(Spatial data with pictures)
######

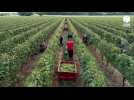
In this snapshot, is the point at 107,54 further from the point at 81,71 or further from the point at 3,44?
the point at 3,44

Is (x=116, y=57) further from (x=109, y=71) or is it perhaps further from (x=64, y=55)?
(x=64, y=55)

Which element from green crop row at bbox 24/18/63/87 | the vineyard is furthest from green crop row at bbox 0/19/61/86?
green crop row at bbox 24/18/63/87

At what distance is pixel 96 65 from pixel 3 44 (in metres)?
2.71

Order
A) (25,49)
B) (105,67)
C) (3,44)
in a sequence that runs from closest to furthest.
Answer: (3,44) < (105,67) < (25,49)

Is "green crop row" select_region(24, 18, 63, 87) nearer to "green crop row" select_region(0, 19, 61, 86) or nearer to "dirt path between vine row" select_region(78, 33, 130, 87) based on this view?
"green crop row" select_region(0, 19, 61, 86)

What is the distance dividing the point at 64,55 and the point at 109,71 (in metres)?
1.42

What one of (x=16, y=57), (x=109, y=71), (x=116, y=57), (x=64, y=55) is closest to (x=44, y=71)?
(x=16, y=57)

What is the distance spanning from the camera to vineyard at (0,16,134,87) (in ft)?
26.6

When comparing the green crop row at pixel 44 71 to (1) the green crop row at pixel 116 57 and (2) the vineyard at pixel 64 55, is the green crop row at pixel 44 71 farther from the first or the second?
(1) the green crop row at pixel 116 57

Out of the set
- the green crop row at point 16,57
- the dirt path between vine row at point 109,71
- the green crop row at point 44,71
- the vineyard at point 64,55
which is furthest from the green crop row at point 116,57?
the green crop row at point 16,57

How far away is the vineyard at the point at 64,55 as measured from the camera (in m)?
8.12
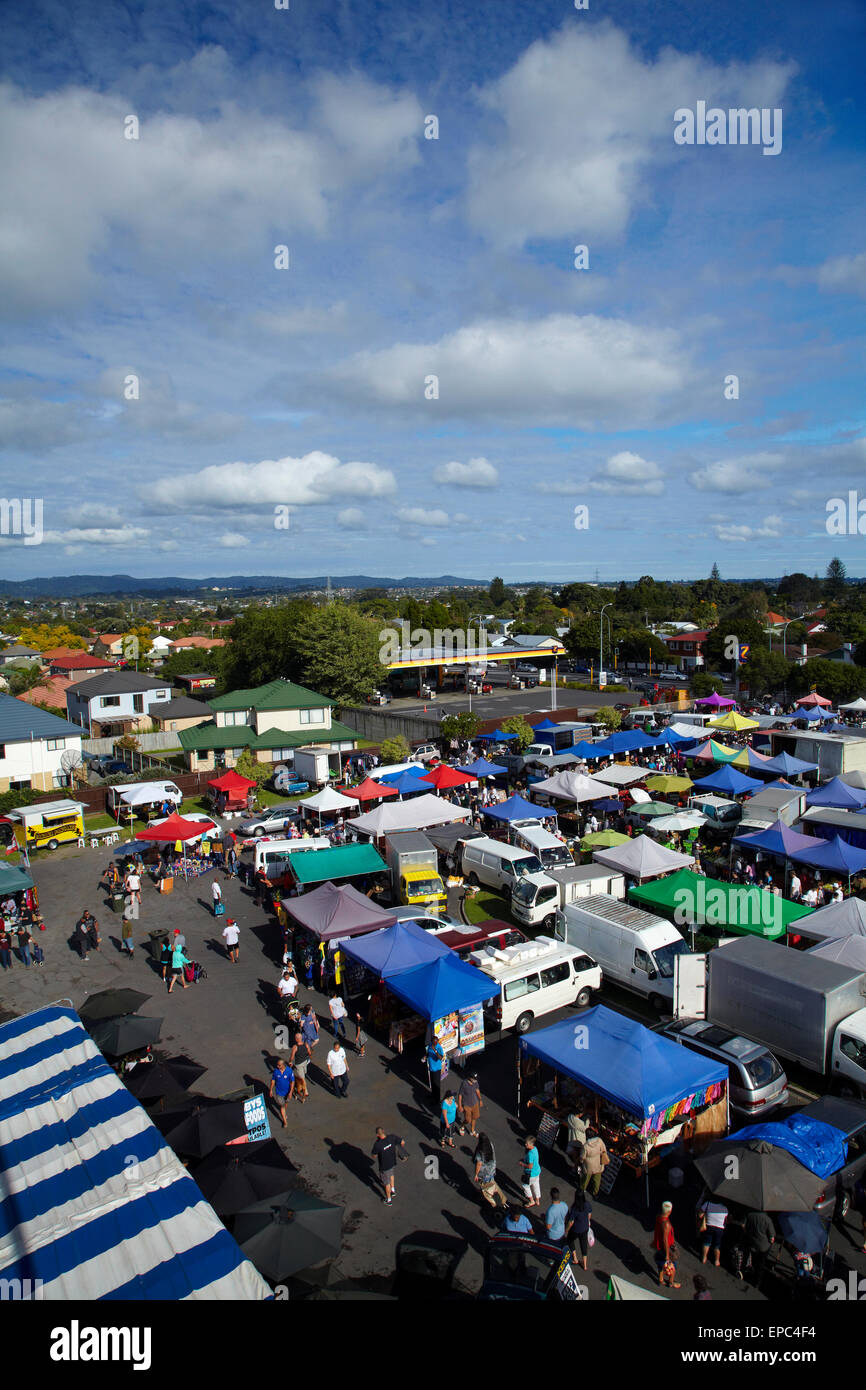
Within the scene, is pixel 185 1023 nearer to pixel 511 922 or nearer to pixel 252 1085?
pixel 252 1085

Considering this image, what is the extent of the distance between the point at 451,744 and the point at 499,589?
527 ft

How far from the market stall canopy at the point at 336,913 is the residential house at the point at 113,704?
31.0 meters

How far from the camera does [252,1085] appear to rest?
11047 millimetres

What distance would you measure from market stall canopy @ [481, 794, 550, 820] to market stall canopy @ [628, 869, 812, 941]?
5861 mm

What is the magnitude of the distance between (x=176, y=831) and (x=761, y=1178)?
56.2 feet

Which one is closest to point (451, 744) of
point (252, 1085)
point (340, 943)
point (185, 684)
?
point (340, 943)

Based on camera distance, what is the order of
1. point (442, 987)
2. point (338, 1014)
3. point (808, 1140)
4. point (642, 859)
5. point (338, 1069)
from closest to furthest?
1. point (808, 1140)
2. point (338, 1069)
3. point (442, 987)
4. point (338, 1014)
5. point (642, 859)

######

### EXERCISE
Locate every line in the material above that contains the string "bbox" and copy each of those lines out in full. Case matters.

### RIGHT ANSWER
Which element from green crop row at bbox 24/18/63/87 | the vineyard is furthest from green crop row at bbox 0/19/61/86?
green crop row at bbox 24/18/63/87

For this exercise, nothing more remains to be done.